Python in WebAssembly

Python is one of the most popular programming languages in the world, and its WebAssembly implementation seems to be coming along quickly.

Available Implementations

WebAssembly support is officially available in CPython 3.11 and after. The GitHub CPython repo has all of the code.

There is also a Spin SDK for Python that uses CPython, but reduces startup time by preloading and initializing the scripts. There’s a detailed blog post about Python on Fermyon.com that explains this.

Usage

The Spin SDK makes it very easy to build Python-based Wasm applications simply by using a Spin template that handles all of the heavy lifting.

Spin’s Python HTTP Request Handler Template

Spin’s Python HTTP Request Handler Template can be installed from spin-python-sdk repository using the following command:

$ spin templates install --git https://github.com/fermyon/spin-python-sdk --update

The above command will install the http-py template and produce an output similar to the following:

Copying remote template source
Installing template http-py...
Installed 1 template(s)

+---------------------------------------------+
| Name      Description                       |
+=============================================+
| http-py   HTTP request handler using Python |
+---------------------------------------------+

Please note: For more information about managing spin templates, see the templates section in the Spin Command Line Interface (CLI) documentation.

Example

Let’s use Spin’s Python HTTP request handler template, to create a new project:

$ spin new python-example -t http-py --accept-defaults

System Housekeeping (Use a Virtual Environment)

Once the app is created, we can change into the python-example directory, create and activate a virtual environment and then install the apps requirements:

$ cd python-example

Create a virtual environment directory (we are still inside the Spin app directory):

# python<version> -m venv <virtual-environment-name>
$ python3 -m venv venv-dir

Activate the virtual environment (this command depends on which operating system you are using):

# macOS command to activate
$ source venv-dir/bin/activate

The (venv-dir) will prefix your terminal prompt now:

(venv-dir) user@123-456-7-8 python-example %

Requirements

The requirements.txt, by default, contains the references to the spin-sdk and componentize-py packages. These can be installed right there in your virtual environment using:

$ pip3 install -r requirements.txt

Take a look at the scaffolded program in app.py:

from spin_sdk.http import IncomingHandler, Request, Response

class IncomingHandler(IncomingHandler):
    def handle_request(self, request: Request) -> Response:
        return Response(
            200,
            {"content-type": "text/plain"},
            bytes("Hello from Python!", "utf-8")
        )

Change into the app directory and install the requirements:

$ pip3 install -r requirements.txt

Compile a Wasm binary with the scripts preloaded, and then start up a local server:

$ spin build --up
Building component python-example with `spin py2wasm app -o app.wasm`
Spin-compatible module built successfully
Finished building all Spin components
Logging component stdio to ".spin/logs/"

Serving http://127.0.0.1:3000
Available Routes:
  python-example: http://127.0.0.1:3000 (wildcard)

Test it with curl:

$ curl localhost:3000/
Hello from the Python SDK

The file app.wasm contains both the interpreter (in an initialized state) and all of the userland code:

$ ls -lah app.wasm
-rw-r--r--  1 technosophos  staff    24M Oct 26 18:22 app.wasm

Learn More

Live Code Tuesday Video (Python & Wasm - Let’s talk about componentize-py w/ Joel Dice, Streamed live on Mar 13, 2024)

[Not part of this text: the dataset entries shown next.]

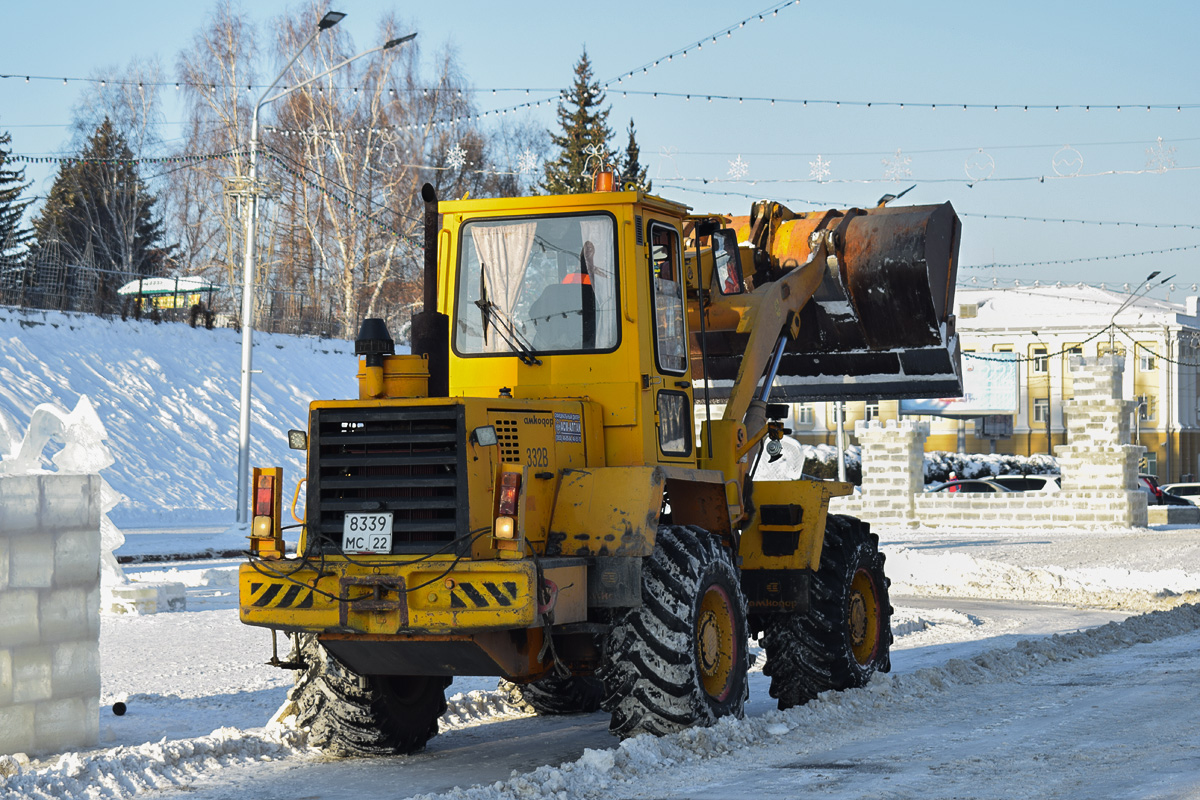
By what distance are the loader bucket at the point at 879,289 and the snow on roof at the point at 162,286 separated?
32.7 m

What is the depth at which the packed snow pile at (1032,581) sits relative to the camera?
64.9 feet

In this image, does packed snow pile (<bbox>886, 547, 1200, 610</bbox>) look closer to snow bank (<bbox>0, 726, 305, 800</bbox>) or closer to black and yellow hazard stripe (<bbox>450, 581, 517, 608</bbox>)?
snow bank (<bbox>0, 726, 305, 800</bbox>)

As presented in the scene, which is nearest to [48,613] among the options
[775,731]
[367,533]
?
[367,533]

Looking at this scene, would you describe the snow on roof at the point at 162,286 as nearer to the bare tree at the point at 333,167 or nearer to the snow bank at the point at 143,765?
the bare tree at the point at 333,167

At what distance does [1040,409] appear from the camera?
76.9 m

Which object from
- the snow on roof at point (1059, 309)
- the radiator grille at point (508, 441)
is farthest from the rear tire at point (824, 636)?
the snow on roof at point (1059, 309)

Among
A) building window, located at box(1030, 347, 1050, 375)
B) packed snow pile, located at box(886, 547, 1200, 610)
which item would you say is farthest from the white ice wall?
building window, located at box(1030, 347, 1050, 375)

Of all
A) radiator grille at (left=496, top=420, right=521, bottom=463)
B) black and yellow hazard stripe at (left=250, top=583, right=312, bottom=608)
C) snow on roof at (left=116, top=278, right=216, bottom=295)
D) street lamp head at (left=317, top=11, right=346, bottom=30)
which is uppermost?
street lamp head at (left=317, top=11, right=346, bottom=30)

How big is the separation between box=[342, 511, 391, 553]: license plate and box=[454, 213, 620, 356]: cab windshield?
4.69 feet

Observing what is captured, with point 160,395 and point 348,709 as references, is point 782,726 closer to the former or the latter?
point 348,709

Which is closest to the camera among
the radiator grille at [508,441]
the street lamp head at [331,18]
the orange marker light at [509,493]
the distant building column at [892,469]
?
the orange marker light at [509,493]

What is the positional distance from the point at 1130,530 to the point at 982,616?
58.2 ft

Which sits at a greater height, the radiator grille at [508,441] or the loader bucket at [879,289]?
the loader bucket at [879,289]

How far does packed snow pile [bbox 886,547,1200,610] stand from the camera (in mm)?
19778
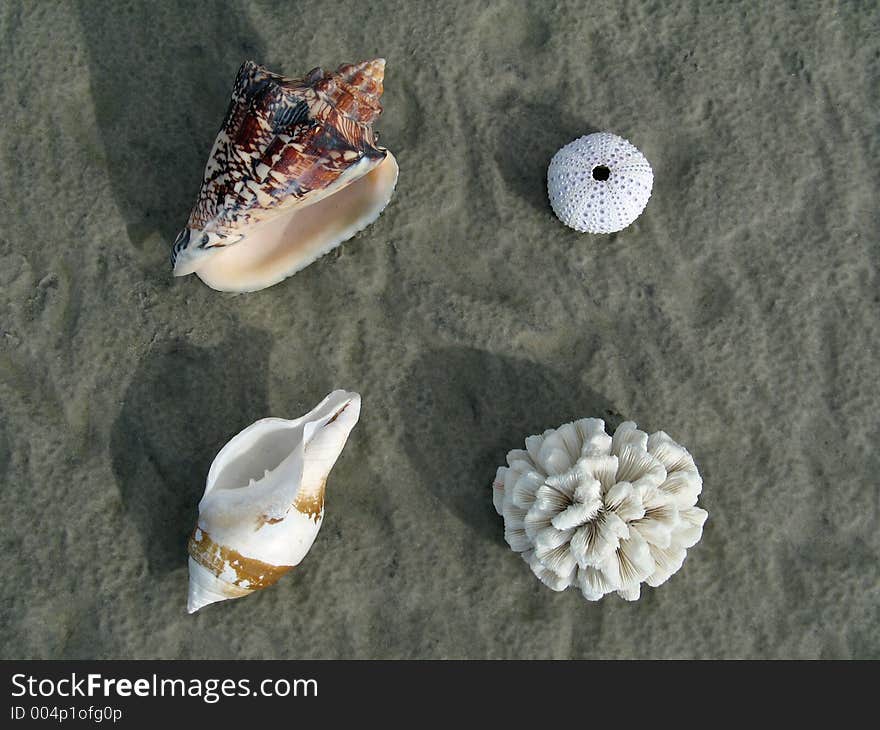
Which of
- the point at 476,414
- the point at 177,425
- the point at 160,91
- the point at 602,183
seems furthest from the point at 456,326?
the point at 160,91

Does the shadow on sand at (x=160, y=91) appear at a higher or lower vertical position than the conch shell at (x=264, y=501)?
higher

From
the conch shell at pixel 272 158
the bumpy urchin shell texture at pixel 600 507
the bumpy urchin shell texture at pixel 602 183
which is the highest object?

Joel’s video on Spin, Python, and Components (Recorded at WasmCon on Sep 12, 2023):

Here are some great resources:

Troubleshooting

If you bump into issues when installing the requirements.txt. For example:

error: externally-managed-environment
× This environment is externally managed

Please note, this error is specific to Homebrew-installed Python installations and occurs because installing a non-brew-packaged Python package requires you to either:

  • create a virtual environment using python3 -m venv path/to/venv, or
  • use the --break-system-packages option in your pip3 install command i.e. pip3 install -r requirements.txt --break-system-packages

We recommend installing a virtual environment using venv, as shown in the system housekeeping section above.